Education and/or Intelligence, and Psychological Bravery, are in large part interchangeable traits; and when it comes to understanding what causes success, in the abstract sense, the latter by far has the edge.

Fun, often unacknowledged, eye-opening, and controversial truth: Education and psychological bravery are, in large part, interchangeable traits; each can compensate for the other’s lacking and/or shortcomings.

Despite how comforting it is to believe, intelligence correlates poorly with success; on the other hand, the correlations of doggedness, pragmatism, care, passion, and hard work, are so strong, that it is practically impossible to not call them Causes.

The achievements of intelligent people, on average, continuously fail to match the achievements of the soldiers and supremely confident folk; and the sentiments of entitlement found so commonly nested in the minds of educated and high-IQ persons, are the primary reason they fall short; so, if you want to do well, whether you are gifted intellectually or not, learn to be brave, dogged, pragmatic, persuasive, hard-working, caring.

Another truth, perhaps a less admirable one, about life, is that confidence and charisma often outweighs truth on the persuasion scale — and that makes all the difference, because in order to get what you want in life, you need other people to believe in and support you, which means that you have to be able to communicate your ideas strongly and compellingly. What this also means, of course, is that mental bravery can be used for perverse intentions, and for evil, and by ignoramuses, nincompoops, twerps, idiots, wing nuts, narcissists, and all other folk with inhumane or self-interested objectives. Don’t be one of these people.

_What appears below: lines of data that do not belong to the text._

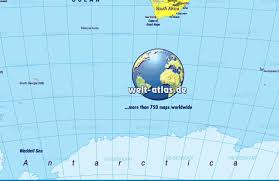 Cape Of Good Hope On World Map by Html Using Css To Resize Multiple Images Stack Overflow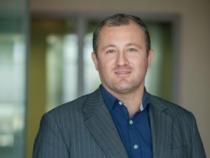 Mihai Petre, Director, Comert International, Asistenta Fiscala și Juridica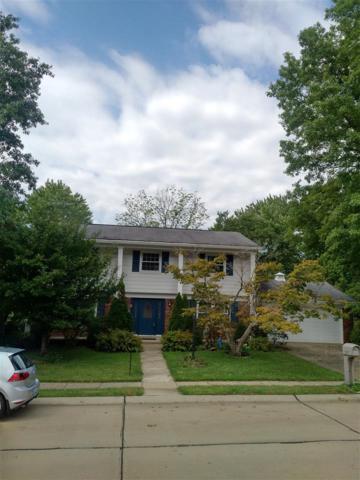 3046 Village Drive, Edgewood, KY 41017 (MLS #520152) :: Mike Parker Real Estate LLC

Be on guard against them. Defeat them, by being better than them; and, if that isn’t possible, then by exposing their emptiness, shallowness, fakery. Don’t preach entitlement and rid yourself of any conscious notions of it. Work hard, but don’t work with pigs, because pigs like mud, and you’ll get filthy. And yes, be confident and charismatic and charming, but first live the Truth, because if you don’t, your forwardness will eventually destroy your integrity, reputation, your circle of ‘trust’, and soon thereafter, your own soul.

The upshot: education and psychological bravery are interchangeable traits, which is advantageous, because every person can become good at at least one; but, pushed to extremis, bravery seems to win more often than education. This can be used for both good and bad. Use it for good, and expose the bad when you see it.